[Lxr-dev] [ lxr-Bugs-3546293 ] Incorrect start-of-line recognition

SourceForge Headquarters 1320 Columbia Street Suite 310 San Diego, CA 92101 +1 (858) 422-6466

Bugs item #3546293, was opened at 2012-07-20 05:04
Message generated for change (Tracker Item Submitted) made by ajlittoz
You can respond by visiting: 
https://sourceforge.net/tracker/?func=detail&atid=390117&aid=3546293&group_id=27350

Please note that this message will contain a full copy of the comment thread,
including the initial issue submission, for this request,
not just the latest update.
Category: Lang support
Group: current cvs
Status: Open
Resolution: None
Priority: 6
Private: No
Submitted By: Andre-Littoz (ajlittoz)
Assigned to: Andre-Littoz (ajlittoz)
Summary: Incorrect start-of-line recognition

Initial Comment:
Some languages or language constructs are strictly positionned at the start of lines. The identification pattern must then be anchored at the start of the line with ^ (caret). Unhappily, the parser does not pass lines but chunks beginning where the last fragment ended. The caret anchors at the start of the chunk, which is rarely the start of the line.
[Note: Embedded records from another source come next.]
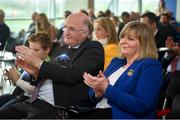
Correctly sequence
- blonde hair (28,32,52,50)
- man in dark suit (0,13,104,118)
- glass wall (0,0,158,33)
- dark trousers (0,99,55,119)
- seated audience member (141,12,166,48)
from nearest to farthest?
1. man in dark suit (0,13,104,118)
2. dark trousers (0,99,55,119)
3. blonde hair (28,32,52,50)
4. seated audience member (141,12,166,48)
5. glass wall (0,0,158,33)

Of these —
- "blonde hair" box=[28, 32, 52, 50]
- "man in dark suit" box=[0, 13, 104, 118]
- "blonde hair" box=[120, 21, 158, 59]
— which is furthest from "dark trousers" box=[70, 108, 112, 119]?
"blonde hair" box=[28, 32, 52, 50]

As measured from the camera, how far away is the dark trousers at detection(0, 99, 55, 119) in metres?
2.61

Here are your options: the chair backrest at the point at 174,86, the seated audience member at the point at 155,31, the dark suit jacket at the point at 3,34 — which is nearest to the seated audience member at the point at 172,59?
the seated audience member at the point at 155,31

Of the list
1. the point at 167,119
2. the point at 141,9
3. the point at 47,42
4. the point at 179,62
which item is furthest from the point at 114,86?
the point at 141,9

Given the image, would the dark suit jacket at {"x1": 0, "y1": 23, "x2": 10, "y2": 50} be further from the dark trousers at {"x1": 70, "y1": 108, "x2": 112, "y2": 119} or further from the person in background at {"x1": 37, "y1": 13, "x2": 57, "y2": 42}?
the dark trousers at {"x1": 70, "y1": 108, "x2": 112, "y2": 119}

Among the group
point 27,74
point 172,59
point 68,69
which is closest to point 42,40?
point 27,74

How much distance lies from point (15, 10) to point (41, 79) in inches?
333

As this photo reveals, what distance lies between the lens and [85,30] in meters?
2.70

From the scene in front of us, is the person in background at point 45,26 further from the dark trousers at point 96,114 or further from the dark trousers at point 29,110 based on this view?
the dark trousers at point 96,114

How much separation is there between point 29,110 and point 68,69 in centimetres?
50

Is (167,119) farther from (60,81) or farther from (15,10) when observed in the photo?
(15,10)

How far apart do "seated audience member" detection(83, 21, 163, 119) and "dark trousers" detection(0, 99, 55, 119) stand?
1.40ft

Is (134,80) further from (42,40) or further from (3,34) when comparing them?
(3,34)

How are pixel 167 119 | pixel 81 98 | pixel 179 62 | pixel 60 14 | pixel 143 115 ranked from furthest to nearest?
pixel 60 14
pixel 179 62
pixel 81 98
pixel 167 119
pixel 143 115
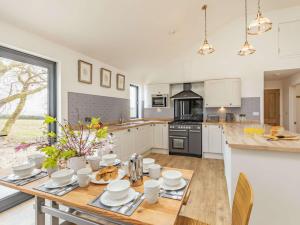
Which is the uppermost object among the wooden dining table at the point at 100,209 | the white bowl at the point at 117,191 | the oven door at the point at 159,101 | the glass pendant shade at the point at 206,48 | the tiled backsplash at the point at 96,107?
the glass pendant shade at the point at 206,48

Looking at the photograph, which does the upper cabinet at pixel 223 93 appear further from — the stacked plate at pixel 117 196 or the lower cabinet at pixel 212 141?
the stacked plate at pixel 117 196

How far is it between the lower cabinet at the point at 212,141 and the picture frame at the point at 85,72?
284cm

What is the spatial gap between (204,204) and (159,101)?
127 inches

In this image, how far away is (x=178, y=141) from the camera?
14.0ft

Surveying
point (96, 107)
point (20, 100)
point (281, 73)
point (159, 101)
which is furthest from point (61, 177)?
point (281, 73)

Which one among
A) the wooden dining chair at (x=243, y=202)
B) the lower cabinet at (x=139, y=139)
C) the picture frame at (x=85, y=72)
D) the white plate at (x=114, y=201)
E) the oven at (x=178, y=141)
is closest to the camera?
the wooden dining chair at (x=243, y=202)

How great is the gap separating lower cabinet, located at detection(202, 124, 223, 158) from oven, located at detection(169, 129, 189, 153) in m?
0.44

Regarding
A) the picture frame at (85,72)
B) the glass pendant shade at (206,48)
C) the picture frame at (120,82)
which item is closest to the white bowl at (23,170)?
the picture frame at (85,72)

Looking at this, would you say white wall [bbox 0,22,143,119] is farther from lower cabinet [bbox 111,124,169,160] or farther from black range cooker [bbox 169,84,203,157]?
black range cooker [bbox 169,84,203,157]

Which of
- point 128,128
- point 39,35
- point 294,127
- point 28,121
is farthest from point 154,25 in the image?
point 294,127

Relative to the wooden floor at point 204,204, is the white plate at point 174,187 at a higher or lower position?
higher

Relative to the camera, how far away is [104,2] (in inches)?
85.1

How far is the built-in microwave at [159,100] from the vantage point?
488cm

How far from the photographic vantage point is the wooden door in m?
5.45
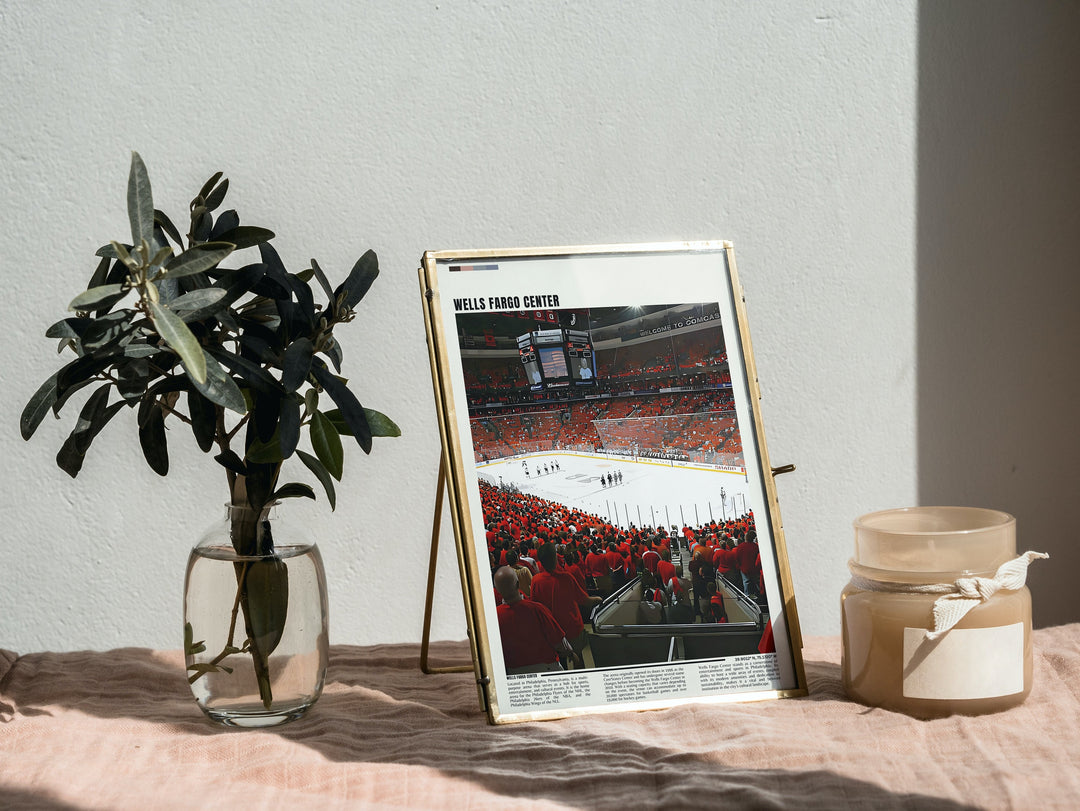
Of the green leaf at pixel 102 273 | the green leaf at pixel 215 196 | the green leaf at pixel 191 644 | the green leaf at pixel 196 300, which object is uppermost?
the green leaf at pixel 215 196

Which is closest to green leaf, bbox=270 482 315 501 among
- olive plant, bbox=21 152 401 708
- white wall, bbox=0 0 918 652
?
olive plant, bbox=21 152 401 708

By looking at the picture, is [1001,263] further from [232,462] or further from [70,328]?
[70,328]

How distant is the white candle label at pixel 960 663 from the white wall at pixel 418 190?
0.46 m

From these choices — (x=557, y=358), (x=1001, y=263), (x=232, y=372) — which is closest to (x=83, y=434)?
(x=232, y=372)

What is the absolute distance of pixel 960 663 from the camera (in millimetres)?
836

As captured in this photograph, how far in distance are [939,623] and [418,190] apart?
822mm

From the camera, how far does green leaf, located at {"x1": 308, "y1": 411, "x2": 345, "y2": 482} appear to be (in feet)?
2.83

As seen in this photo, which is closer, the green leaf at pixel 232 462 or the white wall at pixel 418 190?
the green leaf at pixel 232 462

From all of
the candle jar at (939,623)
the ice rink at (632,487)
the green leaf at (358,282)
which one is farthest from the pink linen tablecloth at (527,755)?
the green leaf at (358,282)

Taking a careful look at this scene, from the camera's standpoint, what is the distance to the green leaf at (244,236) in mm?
859

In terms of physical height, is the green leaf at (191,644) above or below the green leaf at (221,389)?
A: below

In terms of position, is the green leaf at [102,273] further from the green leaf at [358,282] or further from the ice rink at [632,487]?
the ice rink at [632,487]

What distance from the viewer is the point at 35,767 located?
2.46ft

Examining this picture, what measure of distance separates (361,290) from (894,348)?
0.80 meters
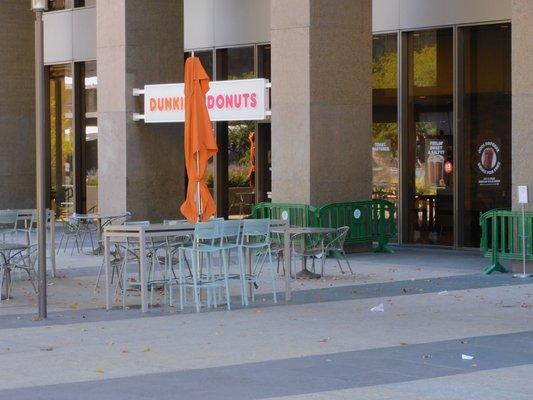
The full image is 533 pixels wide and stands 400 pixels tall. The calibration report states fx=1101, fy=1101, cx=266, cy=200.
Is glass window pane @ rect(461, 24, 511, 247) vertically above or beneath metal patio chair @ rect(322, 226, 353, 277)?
above

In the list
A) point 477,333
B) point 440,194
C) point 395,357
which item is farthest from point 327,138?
point 395,357

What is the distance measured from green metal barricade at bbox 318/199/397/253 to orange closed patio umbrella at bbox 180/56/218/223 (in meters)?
4.61

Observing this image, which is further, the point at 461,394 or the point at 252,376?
the point at 252,376

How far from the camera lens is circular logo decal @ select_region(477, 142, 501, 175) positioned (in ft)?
67.2

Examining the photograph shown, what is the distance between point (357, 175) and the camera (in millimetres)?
19828

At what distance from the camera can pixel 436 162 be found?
21.4 metres

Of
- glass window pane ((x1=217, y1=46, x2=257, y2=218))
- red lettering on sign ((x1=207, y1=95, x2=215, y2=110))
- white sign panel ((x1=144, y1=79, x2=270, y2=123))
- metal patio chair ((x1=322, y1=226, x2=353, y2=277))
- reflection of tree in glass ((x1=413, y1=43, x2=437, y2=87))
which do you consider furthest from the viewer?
glass window pane ((x1=217, y1=46, x2=257, y2=218))

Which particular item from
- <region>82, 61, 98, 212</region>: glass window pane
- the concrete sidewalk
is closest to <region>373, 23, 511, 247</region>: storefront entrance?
the concrete sidewalk

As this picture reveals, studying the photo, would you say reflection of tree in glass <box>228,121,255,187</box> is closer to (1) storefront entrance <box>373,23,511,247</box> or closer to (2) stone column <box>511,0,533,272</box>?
(1) storefront entrance <box>373,23,511,247</box>

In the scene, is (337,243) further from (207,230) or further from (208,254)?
(207,230)

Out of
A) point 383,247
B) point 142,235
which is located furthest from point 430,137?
point 142,235

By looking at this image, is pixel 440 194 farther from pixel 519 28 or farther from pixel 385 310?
pixel 385 310

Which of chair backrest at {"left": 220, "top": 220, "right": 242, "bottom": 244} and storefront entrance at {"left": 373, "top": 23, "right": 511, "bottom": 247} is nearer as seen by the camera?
chair backrest at {"left": 220, "top": 220, "right": 242, "bottom": 244}

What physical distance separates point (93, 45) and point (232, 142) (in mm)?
5187
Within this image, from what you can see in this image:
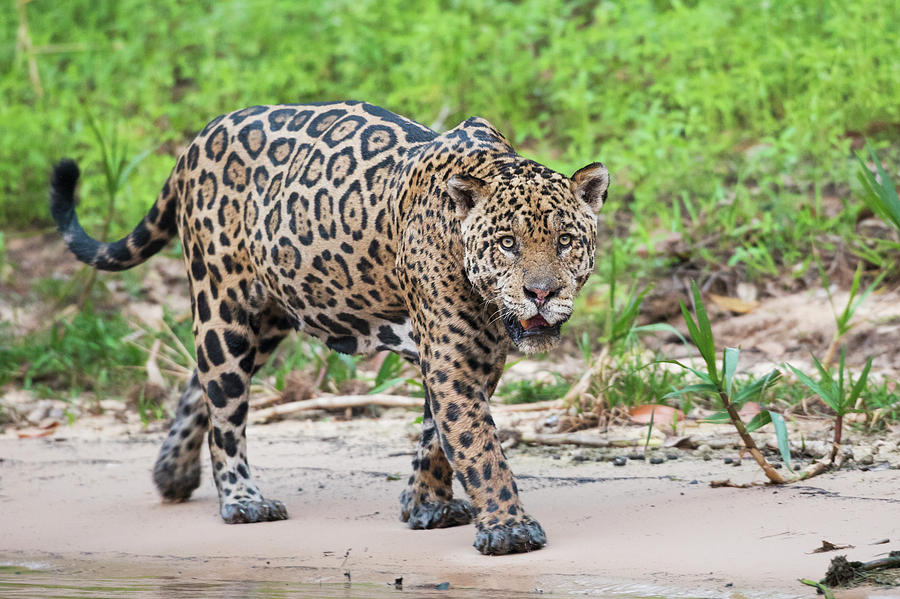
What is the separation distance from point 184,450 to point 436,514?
4.76 ft

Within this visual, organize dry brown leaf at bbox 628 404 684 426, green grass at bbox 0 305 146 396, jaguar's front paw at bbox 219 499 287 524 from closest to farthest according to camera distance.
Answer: jaguar's front paw at bbox 219 499 287 524
dry brown leaf at bbox 628 404 684 426
green grass at bbox 0 305 146 396

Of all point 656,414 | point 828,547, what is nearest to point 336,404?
point 656,414

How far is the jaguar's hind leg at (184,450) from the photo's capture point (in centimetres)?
566

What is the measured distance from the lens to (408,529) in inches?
191

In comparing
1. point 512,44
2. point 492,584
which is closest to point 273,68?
point 512,44

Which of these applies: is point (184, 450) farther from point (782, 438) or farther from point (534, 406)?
point (782, 438)

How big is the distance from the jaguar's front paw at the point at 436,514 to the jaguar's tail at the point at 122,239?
6.36 ft

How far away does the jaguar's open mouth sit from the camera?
426 centimetres

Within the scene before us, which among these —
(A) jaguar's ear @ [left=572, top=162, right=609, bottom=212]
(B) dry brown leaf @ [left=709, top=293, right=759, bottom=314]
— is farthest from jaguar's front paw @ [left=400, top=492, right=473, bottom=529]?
(B) dry brown leaf @ [left=709, top=293, right=759, bottom=314]

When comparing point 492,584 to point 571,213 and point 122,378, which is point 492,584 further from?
point 122,378

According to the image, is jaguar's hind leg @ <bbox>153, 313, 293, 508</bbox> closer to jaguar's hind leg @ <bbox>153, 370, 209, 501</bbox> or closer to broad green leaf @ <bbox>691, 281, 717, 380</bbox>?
jaguar's hind leg @ <bbox>153, 370, 209, 501</bbox>

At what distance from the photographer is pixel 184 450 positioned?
5.71 m

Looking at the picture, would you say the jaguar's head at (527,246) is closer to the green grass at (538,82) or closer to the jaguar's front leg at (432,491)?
the jaguar's front leg at (432,491)

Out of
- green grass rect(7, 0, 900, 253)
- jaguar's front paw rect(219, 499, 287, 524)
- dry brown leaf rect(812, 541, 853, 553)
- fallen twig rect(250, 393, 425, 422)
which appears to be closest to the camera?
dry brown leaf rect(812, 541, 853, 553)
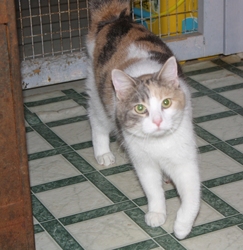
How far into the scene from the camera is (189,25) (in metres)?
4.58

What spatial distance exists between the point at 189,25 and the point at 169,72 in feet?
7.07

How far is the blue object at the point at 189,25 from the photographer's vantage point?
4.56 meters

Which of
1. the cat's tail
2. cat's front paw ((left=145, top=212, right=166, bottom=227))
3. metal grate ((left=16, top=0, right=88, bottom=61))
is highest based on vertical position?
the cat's tail

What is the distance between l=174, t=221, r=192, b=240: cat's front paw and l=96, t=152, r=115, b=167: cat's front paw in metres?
0.77

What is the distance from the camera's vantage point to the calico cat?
97.5 inches

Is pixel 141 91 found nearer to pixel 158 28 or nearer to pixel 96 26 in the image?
pixel 96 26

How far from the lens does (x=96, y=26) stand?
317 centimetres

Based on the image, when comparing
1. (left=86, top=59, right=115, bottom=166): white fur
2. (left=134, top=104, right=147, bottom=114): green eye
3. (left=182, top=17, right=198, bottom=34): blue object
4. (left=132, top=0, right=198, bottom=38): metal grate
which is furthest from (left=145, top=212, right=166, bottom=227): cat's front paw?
(left=182, top=17, right=198, bottom=34): blue object

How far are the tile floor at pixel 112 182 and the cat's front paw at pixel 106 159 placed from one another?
31mm

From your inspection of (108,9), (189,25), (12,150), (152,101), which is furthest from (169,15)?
(12,150)

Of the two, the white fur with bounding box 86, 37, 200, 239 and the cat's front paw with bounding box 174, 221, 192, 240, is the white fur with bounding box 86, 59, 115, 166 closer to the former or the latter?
the white fur with bounding box 86, 37, 200, 239

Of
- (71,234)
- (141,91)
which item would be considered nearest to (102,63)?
(141,91)

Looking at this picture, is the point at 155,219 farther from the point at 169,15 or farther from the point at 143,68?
the point at 169,15

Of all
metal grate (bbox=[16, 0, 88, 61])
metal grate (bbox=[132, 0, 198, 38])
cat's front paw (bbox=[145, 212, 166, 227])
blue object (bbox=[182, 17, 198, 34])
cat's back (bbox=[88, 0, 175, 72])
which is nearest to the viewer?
cat's front paw (bbox=[145, 212, 166, 227])
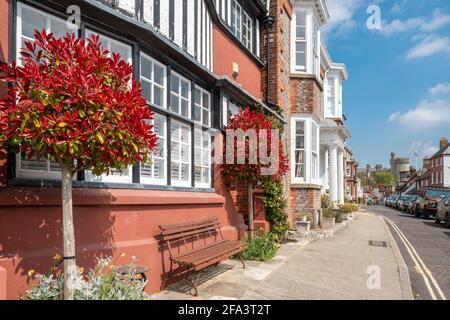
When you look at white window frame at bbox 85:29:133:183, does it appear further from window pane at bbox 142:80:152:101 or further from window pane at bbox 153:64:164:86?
window pane at bbox 153:64:164:86

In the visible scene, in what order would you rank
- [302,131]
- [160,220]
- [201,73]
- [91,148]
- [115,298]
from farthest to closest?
[302,131], [201,73], [160,220], [115,298], [91,148]

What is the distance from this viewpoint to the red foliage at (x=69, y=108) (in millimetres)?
3691

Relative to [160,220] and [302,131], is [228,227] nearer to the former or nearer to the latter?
[160,220]

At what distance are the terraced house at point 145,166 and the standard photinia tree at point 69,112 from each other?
60 cm

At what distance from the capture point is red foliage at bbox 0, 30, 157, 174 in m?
3.69

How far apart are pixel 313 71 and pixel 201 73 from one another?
8340 mm

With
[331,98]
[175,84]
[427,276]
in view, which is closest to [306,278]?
[427,276]

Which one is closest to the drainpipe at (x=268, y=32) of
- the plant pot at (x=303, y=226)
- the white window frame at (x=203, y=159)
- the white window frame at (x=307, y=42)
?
the white window frame at (x=307, y=42)

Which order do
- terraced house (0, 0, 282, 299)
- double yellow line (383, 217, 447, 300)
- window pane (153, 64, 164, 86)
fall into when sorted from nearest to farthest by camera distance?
1. terraced house (0, 0, 282, 299)
2. window pane (153, 64, 164, 86)
3. double yellow line (383, 217, 447, 300)

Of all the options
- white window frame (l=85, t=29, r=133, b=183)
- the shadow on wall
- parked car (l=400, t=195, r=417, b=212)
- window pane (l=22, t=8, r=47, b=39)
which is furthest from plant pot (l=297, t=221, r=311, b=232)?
parked car (l=400, t=195, r=417, b=212)

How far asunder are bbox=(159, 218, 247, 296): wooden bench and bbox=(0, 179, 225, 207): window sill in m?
0.47
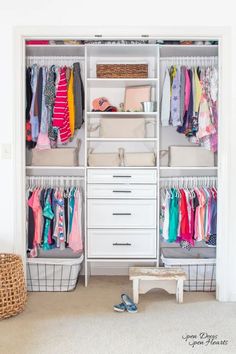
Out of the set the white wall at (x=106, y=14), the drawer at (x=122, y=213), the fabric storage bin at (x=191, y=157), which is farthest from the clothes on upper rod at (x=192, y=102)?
the drawer at (x=122, y=213)

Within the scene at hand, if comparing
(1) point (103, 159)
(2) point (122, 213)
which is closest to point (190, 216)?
(2) point (122, 213)

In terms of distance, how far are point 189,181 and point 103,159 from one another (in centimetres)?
85

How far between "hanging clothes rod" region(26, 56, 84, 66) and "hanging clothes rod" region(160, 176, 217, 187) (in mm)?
1377

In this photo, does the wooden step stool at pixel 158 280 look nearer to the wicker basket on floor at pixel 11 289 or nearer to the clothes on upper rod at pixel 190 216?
the clothes on upper rod at pixel 190 216

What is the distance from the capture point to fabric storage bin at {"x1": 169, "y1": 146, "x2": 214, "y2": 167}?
3.99 meters

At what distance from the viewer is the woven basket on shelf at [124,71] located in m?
3.97

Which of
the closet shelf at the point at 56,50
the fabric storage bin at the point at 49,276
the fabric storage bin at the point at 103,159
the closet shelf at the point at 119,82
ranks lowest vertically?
the fabric storage bin at the point at 49,276

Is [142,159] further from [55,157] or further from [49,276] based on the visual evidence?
[49,276]

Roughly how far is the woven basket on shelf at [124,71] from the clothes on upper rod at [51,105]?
9.5 inches

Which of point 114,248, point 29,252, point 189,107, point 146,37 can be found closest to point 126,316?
point 114,248

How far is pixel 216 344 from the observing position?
2.72 metres

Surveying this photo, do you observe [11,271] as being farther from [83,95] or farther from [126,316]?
[83,95]

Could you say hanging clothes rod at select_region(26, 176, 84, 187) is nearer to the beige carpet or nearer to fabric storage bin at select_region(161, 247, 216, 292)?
A: the beige carpet

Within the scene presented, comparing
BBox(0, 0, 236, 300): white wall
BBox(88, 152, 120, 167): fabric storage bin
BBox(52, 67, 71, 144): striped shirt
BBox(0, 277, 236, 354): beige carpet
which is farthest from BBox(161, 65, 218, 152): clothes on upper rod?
BBox(0, 277, 236, 354): beige carpet
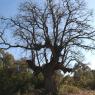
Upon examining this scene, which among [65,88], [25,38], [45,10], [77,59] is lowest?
[65,88]

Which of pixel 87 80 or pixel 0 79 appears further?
pixel 87 80

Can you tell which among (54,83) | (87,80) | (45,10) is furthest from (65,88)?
(87,80)

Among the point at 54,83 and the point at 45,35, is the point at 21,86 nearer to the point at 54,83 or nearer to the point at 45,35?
the point at 54,83

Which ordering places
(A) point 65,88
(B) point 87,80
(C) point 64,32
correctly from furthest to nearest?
(B) point 87,80 < (A) point 65,88 < (C) point 64,32

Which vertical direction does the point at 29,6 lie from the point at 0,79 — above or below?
above

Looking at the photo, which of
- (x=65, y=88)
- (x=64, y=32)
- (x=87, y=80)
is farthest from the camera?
(x=87, y=80)

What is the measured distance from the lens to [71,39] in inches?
1324

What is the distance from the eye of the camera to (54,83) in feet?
113

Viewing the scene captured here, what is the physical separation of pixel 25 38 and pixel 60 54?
4109mm

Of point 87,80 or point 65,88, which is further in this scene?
point 87,80

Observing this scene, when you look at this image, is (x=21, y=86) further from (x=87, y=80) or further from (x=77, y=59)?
(x=87, y=80)

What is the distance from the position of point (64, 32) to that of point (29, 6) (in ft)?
15.2

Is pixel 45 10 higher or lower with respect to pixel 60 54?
higher

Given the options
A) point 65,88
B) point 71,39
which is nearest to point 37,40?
point 71,39
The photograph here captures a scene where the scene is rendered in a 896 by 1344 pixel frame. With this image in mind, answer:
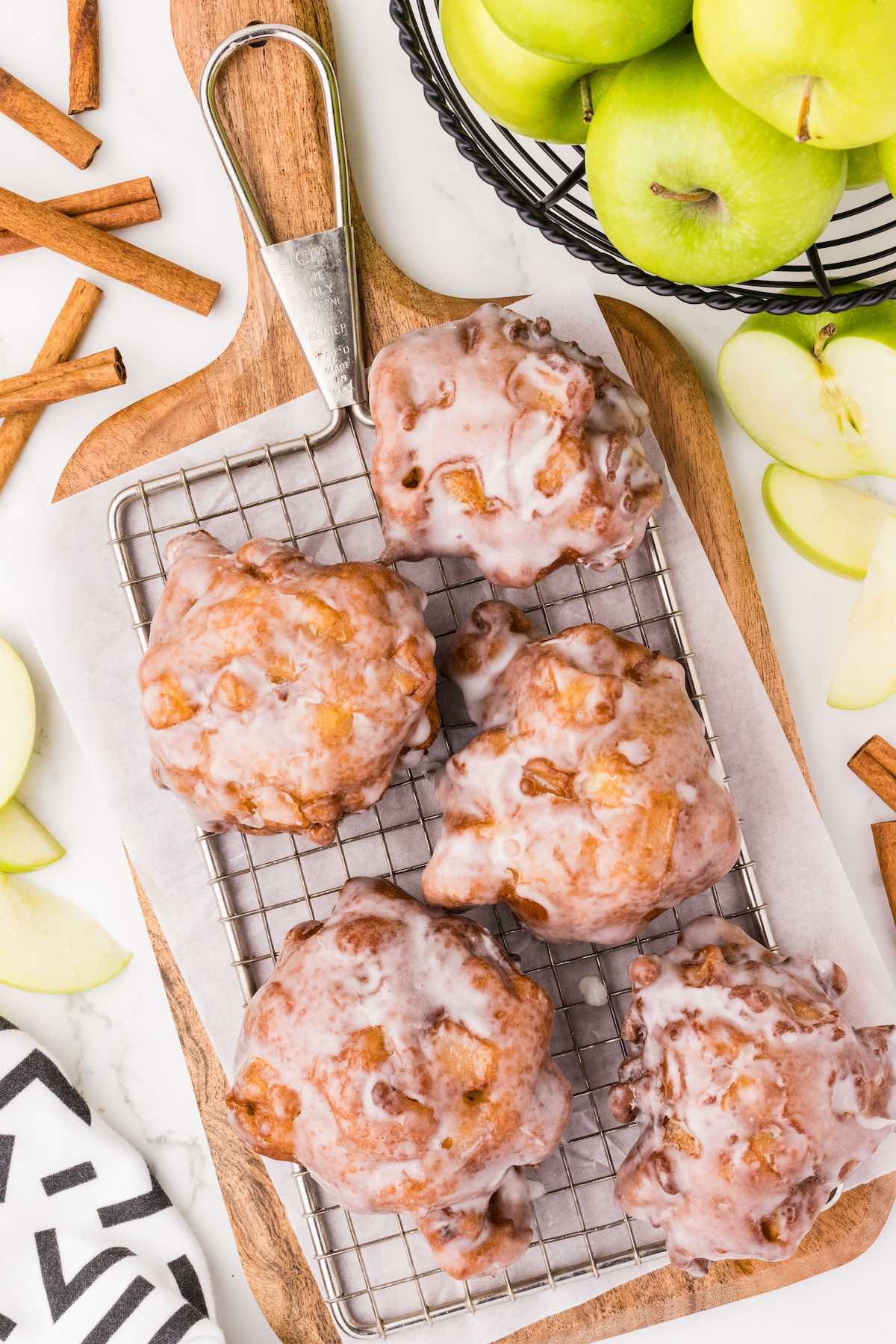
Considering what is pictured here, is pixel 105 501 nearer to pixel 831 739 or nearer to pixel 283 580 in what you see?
pixel 283 580

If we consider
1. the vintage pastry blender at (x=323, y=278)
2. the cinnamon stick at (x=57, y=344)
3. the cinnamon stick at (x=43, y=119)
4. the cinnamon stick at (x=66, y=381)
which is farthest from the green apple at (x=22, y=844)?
the cinnamon stick at (x=43, y=119)

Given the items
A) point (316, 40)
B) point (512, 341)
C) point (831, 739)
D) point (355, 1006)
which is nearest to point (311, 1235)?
point (355, 1006)

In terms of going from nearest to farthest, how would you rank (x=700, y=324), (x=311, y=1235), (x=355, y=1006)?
(x=355, y=1006) → (x=311, y=1235) → (x=700, y=324)

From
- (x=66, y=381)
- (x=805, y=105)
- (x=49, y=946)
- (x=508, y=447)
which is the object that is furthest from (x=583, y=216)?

Consequently, anchored syntactic categories will be rarely correctly recognised. A false positive is generated every time the start pattern is detected at the beginning of the chunk.

Suggested fix: when initialising the parser, regexps starting with a caret are modified to match an "impossible" character after the caret and that same "impossible" character is preprended to the line when it is read. The extra character can be stripped during line numbering in the HTML generation process.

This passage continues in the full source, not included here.